- **PROBLEM REQUIREMENTS**: Change "camera" to "lens" in the material, starting with the line that contains "Of (55,189) |" and going on through the line that contains "107 centimetres", and give those lines back with nothing else altered.

## Begin SUPPLIED RECORDS

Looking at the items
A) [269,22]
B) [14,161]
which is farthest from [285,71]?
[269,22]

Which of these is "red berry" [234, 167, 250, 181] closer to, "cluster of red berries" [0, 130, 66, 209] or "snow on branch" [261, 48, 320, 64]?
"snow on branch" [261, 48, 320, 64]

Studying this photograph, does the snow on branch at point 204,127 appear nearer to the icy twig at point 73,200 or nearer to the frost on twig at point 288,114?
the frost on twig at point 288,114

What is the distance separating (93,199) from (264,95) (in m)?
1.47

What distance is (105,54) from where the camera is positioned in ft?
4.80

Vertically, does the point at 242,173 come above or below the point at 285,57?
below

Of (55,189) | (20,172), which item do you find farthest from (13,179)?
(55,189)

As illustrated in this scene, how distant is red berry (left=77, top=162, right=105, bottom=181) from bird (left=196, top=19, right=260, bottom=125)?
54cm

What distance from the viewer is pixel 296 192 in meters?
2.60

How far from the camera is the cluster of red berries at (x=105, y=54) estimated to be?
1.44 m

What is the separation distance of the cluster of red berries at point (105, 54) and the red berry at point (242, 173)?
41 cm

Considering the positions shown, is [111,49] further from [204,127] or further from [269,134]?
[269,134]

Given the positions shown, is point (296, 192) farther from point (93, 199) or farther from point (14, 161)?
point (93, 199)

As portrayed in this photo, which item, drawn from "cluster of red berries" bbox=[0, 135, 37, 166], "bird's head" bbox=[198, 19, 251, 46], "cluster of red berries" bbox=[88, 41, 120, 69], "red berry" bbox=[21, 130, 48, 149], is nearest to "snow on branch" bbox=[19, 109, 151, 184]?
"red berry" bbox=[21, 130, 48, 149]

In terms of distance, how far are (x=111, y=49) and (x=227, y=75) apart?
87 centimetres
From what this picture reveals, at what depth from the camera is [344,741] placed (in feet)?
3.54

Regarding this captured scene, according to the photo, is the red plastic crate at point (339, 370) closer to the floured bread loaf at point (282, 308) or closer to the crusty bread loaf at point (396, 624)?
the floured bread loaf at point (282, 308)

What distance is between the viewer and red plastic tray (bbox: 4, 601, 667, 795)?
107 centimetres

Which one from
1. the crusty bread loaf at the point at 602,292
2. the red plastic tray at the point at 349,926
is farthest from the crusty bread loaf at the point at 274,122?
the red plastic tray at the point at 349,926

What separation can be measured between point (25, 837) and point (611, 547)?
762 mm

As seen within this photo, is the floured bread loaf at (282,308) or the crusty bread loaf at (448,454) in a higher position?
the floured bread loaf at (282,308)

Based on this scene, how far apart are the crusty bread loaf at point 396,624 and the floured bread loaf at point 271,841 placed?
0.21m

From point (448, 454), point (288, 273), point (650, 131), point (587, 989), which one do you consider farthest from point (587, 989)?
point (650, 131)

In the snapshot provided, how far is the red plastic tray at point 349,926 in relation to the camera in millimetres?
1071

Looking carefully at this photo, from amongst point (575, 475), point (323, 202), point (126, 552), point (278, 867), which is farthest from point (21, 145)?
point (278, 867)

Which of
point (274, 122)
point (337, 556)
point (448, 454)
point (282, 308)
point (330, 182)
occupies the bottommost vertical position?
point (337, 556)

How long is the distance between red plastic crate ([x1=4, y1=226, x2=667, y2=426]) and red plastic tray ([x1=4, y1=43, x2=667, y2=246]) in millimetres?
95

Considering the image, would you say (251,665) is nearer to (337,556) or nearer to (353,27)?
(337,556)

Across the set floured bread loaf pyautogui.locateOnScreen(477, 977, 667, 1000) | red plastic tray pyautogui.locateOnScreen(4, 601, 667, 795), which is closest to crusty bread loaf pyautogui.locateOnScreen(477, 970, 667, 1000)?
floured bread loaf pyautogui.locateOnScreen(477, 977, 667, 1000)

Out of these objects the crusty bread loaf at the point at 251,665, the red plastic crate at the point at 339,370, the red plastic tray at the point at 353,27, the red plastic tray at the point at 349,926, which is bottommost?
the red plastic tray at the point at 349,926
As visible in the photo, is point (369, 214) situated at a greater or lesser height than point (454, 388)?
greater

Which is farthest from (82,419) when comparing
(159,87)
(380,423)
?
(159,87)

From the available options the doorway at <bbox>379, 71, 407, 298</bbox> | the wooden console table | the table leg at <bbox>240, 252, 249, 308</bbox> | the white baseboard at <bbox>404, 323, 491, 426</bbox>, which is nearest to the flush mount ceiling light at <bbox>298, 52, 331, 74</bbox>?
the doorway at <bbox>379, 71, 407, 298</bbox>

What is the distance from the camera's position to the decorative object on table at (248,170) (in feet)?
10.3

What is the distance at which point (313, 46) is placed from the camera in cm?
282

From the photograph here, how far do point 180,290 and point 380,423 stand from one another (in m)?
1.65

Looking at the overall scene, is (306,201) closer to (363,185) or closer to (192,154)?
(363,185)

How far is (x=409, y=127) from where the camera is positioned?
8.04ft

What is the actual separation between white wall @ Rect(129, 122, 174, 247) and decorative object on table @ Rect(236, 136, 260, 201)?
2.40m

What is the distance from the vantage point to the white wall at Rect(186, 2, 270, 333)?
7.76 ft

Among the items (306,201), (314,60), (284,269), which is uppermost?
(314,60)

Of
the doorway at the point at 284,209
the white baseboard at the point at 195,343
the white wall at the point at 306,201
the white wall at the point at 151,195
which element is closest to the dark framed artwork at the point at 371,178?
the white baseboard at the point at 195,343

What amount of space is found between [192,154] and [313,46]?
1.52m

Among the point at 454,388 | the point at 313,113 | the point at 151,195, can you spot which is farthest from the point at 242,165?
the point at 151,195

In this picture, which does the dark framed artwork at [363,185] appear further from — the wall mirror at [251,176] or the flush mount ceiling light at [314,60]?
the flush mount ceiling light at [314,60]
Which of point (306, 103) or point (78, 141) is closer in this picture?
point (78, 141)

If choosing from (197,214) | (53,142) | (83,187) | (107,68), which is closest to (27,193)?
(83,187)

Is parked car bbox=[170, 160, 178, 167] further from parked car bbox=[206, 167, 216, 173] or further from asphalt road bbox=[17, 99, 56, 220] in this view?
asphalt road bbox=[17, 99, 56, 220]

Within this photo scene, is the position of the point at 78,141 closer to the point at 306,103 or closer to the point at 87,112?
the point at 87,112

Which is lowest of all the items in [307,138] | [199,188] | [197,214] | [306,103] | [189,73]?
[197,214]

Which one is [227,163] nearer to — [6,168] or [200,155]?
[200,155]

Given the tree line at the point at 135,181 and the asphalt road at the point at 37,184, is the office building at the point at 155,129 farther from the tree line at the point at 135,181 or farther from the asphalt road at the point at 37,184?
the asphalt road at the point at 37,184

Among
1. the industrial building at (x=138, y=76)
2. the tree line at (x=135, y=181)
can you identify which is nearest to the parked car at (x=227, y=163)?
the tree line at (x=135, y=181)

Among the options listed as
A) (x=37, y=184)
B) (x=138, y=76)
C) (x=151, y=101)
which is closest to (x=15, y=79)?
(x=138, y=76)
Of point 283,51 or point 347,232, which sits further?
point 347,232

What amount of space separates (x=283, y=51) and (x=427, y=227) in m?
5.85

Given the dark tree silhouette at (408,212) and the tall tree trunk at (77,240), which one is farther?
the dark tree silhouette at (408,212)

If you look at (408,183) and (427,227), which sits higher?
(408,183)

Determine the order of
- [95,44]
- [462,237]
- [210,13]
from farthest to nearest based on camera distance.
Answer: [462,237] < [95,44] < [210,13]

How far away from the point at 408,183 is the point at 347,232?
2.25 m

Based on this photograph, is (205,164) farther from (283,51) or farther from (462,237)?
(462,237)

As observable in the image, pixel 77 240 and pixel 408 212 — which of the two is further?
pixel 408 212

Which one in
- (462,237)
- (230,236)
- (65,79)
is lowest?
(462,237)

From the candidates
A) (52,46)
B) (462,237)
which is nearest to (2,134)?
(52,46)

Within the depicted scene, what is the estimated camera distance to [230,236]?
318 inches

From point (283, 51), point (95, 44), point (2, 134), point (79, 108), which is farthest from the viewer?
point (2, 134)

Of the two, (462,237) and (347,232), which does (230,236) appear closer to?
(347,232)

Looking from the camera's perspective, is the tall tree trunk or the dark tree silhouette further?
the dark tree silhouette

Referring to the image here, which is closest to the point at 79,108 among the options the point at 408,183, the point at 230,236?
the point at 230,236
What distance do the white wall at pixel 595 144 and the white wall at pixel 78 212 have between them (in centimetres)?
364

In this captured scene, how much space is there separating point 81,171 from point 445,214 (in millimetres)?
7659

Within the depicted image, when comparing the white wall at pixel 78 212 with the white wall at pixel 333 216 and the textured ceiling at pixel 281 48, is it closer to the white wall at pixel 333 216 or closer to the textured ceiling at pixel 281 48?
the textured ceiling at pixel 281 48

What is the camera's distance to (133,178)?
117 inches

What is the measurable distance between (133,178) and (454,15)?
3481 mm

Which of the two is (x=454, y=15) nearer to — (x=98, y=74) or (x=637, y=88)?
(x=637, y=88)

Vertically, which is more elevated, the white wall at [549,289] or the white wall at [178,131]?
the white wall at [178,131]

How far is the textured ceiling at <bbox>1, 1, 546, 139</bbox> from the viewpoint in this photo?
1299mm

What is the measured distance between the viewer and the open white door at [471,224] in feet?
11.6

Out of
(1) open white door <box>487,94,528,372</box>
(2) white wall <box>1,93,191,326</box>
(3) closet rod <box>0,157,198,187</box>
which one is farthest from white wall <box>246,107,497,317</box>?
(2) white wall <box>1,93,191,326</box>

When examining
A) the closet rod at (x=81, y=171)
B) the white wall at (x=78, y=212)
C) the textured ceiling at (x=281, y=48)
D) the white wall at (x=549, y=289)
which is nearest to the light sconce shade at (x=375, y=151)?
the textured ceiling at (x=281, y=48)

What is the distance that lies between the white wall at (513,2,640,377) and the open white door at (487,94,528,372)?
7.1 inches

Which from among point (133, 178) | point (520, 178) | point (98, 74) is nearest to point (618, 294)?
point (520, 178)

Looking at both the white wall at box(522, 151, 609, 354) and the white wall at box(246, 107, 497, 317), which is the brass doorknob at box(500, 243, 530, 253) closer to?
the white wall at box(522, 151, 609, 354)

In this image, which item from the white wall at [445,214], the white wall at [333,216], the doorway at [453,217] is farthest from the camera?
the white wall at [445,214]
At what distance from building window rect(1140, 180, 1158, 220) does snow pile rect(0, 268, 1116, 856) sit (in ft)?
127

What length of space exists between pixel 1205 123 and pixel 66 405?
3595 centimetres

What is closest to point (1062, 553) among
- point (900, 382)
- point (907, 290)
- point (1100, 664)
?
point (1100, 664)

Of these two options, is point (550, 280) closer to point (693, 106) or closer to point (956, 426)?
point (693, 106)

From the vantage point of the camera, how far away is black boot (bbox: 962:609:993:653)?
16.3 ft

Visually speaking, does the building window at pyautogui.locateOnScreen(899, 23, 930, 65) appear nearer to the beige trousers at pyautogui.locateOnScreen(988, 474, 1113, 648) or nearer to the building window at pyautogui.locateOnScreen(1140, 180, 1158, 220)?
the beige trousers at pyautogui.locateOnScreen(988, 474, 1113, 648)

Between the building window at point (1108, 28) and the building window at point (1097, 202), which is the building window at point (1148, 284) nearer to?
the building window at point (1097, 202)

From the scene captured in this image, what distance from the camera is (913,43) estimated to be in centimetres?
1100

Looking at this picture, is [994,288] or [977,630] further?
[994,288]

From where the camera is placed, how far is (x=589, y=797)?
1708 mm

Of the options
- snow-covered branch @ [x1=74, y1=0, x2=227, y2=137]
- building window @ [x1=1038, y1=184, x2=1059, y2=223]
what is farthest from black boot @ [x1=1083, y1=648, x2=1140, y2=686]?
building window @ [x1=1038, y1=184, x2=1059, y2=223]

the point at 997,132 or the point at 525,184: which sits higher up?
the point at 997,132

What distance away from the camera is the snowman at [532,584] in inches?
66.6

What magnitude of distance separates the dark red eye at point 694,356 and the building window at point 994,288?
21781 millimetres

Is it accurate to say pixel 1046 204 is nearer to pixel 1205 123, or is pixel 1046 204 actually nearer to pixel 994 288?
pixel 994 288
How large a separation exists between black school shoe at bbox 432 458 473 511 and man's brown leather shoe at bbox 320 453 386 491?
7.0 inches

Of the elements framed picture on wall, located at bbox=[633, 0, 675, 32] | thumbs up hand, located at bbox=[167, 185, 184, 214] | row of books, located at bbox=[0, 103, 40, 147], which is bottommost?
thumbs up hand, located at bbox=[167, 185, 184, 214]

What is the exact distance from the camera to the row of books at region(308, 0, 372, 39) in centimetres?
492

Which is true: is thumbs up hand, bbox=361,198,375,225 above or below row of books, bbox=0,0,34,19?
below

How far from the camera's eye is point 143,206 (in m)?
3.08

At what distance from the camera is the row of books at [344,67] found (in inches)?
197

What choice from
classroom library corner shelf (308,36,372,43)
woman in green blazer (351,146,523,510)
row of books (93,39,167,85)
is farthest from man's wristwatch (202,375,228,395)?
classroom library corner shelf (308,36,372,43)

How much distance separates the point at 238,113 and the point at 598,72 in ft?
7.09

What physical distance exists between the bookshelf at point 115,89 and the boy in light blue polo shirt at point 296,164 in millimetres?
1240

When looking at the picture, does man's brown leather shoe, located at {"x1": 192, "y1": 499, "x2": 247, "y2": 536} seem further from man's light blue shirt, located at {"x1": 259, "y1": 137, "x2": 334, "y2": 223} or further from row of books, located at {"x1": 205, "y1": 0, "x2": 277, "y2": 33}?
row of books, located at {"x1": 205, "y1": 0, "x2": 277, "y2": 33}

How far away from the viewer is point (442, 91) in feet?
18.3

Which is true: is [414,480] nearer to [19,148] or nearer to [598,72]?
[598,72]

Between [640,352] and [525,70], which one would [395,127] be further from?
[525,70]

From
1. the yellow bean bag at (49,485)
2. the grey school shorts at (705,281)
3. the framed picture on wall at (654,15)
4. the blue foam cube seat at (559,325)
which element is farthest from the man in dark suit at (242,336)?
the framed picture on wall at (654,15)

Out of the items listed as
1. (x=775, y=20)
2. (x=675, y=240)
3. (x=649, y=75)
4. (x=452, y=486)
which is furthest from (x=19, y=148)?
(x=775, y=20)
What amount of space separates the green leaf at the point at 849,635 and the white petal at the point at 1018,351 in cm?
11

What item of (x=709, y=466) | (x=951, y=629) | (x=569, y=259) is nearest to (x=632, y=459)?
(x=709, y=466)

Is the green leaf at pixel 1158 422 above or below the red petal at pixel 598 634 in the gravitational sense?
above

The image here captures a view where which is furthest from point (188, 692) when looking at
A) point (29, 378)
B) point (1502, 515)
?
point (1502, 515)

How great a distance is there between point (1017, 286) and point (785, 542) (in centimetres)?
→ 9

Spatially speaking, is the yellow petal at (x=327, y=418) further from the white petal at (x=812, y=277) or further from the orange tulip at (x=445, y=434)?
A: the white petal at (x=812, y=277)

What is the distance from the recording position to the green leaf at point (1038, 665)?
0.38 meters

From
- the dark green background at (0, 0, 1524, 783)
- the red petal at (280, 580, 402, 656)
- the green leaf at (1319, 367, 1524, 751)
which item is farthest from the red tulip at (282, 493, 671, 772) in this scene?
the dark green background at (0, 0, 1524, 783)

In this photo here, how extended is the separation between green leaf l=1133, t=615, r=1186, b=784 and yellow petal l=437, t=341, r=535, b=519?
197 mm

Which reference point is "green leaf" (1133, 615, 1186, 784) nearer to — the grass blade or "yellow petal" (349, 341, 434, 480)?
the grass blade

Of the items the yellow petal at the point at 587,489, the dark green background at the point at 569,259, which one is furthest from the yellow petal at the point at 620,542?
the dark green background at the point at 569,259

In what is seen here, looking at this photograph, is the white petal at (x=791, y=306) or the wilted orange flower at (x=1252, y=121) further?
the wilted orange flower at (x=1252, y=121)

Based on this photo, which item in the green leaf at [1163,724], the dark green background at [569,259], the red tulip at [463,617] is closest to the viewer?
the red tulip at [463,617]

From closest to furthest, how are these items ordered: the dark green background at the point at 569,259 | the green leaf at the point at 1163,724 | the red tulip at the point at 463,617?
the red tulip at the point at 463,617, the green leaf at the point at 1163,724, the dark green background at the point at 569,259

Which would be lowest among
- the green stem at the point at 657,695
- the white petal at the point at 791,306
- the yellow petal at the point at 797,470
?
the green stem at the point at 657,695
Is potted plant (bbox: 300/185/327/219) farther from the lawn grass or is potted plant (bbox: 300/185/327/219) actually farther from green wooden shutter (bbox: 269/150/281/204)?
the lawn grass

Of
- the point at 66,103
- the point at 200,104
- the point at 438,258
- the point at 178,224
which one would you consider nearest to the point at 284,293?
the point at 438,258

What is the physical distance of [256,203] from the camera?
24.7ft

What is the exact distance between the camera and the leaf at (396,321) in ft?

## End SUPPLIED RECORDS

- **ANSWER TO THIS TASK**:
Of (55,189) | (20,172), which item do you find farthest from (13,179)?
(55,189)

As illustrated in this scene, how distant is red berry (left=77, top=162, right=105, bottom=181) from bird (left=196, top=19, right=260, bottom=125)?
54cm

What distance from the viewer is pixel 296 192 in meters?
2.60

How far from the lens is the cluster of red berries at (x=105, y=54) estimated to be?
1.44 m

What is the separation distance of the cluster of red berries at point (105, 54) and the red berry at point (242, 173)?
41 cm

Considering the positions shown, is [111,49] further from [204,127] or further from [269,134]?
[269,134]

Given the positions shown, is point (296, 192) farther from point (93, 199) or farther from point (14, 161)?
point (93, 199)

As portrayed in this photo, which item, drawn from "cluster of red berries" bbox=[0, 135, 37, 166], "bird's head" bbox=[198, 19, 251, 46], "cluster of red berries" bbox=[88, 41, 120, 69], "red berry" bbox=[21, 130, 48, 149], is nearest to "snow on branch" bbox=[19, 109, 151, 184]?
"red berry" bbox=[21, 130, 48, 149]

In terms of distance, how far are (x=111, y=49) and (x=227, y=75) apart?
87 centimetres
From what this picture reveals, at what depth from the lens is [344,741] placed (in feet)?
3.54

Regarding this captured scene, according to the photo, is the red plastic crate at point (339, 370) closer to the floured bread loaf at point (282, 308) or closer to the crusty bread loaf at point (396, 624)?
the floured bread loaf at point (282, 308)

What distance is between the viewer and red plastic tray (bbox: 4, 601, 667, 795)?
107 centimetres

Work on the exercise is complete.